2

I want a bare, shallow clone of a git repo with no file contents, as all I'm interested in are the file paths themselves. This works great:

$ git clone --bare --depth=1 --filter=blob:none --branch="118.0.5977.1" "https://github.com/chromium/chromium.git"
Cloning into bare repository 'chromium.git'...
remote: Enumerating objects: 34624, done.
remote: Counting objects: 100% (34624/34624), done.
remote: Compressing objects: 100% (25673/25673), done.
remote: Total 34624 (delta 1647), reused 21869 (delta 1304), pack-reused 0
Receiving objects: 100% (34624/34624), 13.72 MiB | 16.20 MiB/s, done.
Resolving deltas: 100% (1647/1647), done.

It completes in about 3 seconds, and takes up only 15 MiB on disk. I can get the paths with git ls-tree -r HEAD.

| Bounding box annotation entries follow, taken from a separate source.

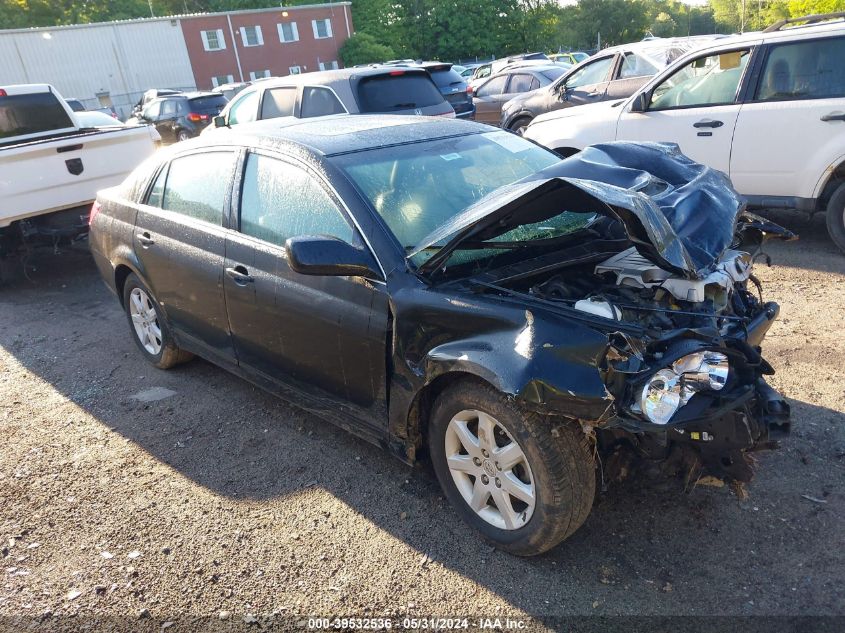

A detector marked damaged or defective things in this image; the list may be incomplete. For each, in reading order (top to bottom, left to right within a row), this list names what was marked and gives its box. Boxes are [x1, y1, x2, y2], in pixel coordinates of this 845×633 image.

crumpled hood [412, 141, 740, 278]
wrecked black sedan [90, 116, 792, 556]
broken headlight [636, 350, 728, 424]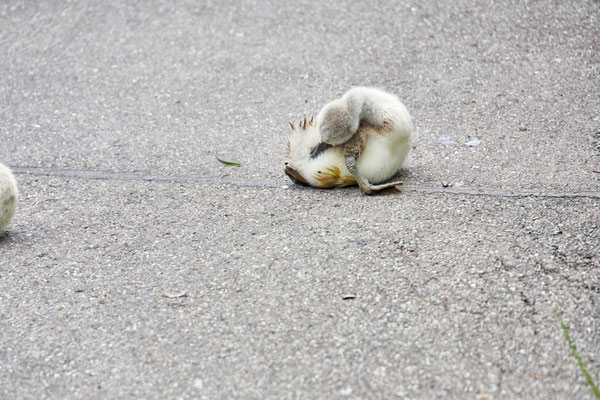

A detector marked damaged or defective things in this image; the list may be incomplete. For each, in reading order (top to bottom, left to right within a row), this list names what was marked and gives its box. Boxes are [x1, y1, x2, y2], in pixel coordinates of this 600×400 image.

pavement crack [9, 165, 600, 199]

However, various git commands seem to want to fetch additional data from the remote repo. For example

$ cd chromium.git
$ git log
remote: Enumerating objects: 1, done.
remote: Counting objects: 100% (1/1), done.
remote: Total 1 (delta 0), reused 0 (delta 0), pack-reused 0
Receiving objects: 100% (1/1), 372 bytes | 372.00 KiB/s, done.
commit 58a2c380702a84b362d0ee74ffc1e53e937770dd (grafted, HEAD, tag: 118.0.5977.1)
...

Can I tell git not to do this? I would prefer the command to fail rather than fetch any additional data from the remote.

Tavian Barnes
  • 12,477
  • 4
  • 45
  • 118
  • 1
    I do not have a lot of experience with bare/shallow repos _but_ it sounds like a contradiction that you do a shallow clone and then you try to run a `git log`. Also... if it is a bare repo, I would think that providing the branch you want to log makes sense. – eftshift0 Aug 29 '23 at 19:10
  • Bare repos still have a HEAD, but anyway `git log 118.0.5977.1` does the same thing. Also `git log` was just an example, it seems many commands (`git cat-file`, `git rev-parse`, ...) end up talking to the remote. – Tavian Barnes Aug 29 '23 at 19:21
  • If I do `git remote remove origin` then `git log` says `error: unable to read mailmap object at HEAD:.mailmap`, which at least explains what it's looking for on the remote – Tavian Barnes Aug 29 '23 at 19:24
  • It makes sense.... you did _a shallow_ and pulled no blobs.... you are asking to run a full race but you only got gas _vapors_ in the tank. – eftshift0 Aug 29 '23 at 19:27
  • 1
    @eftshift0 Sure, but I would be very surprised if my car drove itself to the gas station... in this case, I'd rather it just stop once it runs out of gas – Tavian Barnes Aug 29 '23 at 20:18
  • 1
    Is this what you want? https://stackoverflow.com/questions/9224754/how-to-remove-origin-from-git-repository – Joshua Aug 29 '23 at 20:31
  • @Joshua Not exactly, I'd like to keep the remote around so that an explicit `git fetch` works if I need it. Anyway I found an explanation here: https://www.git-scm.com/docs/partial-clone/. `git config remote.origin.promisor false` does what I want. – Tavian Barnes Aug 29 '23 at 20:52
  • 1
    Feel free to answer your own question if you've solved it. – Joshua Aug 29 '23 at 21:00

2 Answers2

5

I found the relevant documentation at https://www.git-scm.com/docs/partial-clone/. In particular,

  • Since almost all Git code currently expects any referenced object to be present locally and because we do not want to force every command to do a dry-run first, a fallback mechanism is added to allow Git to attempt to dynamically fetch missing objects from promisor remotes.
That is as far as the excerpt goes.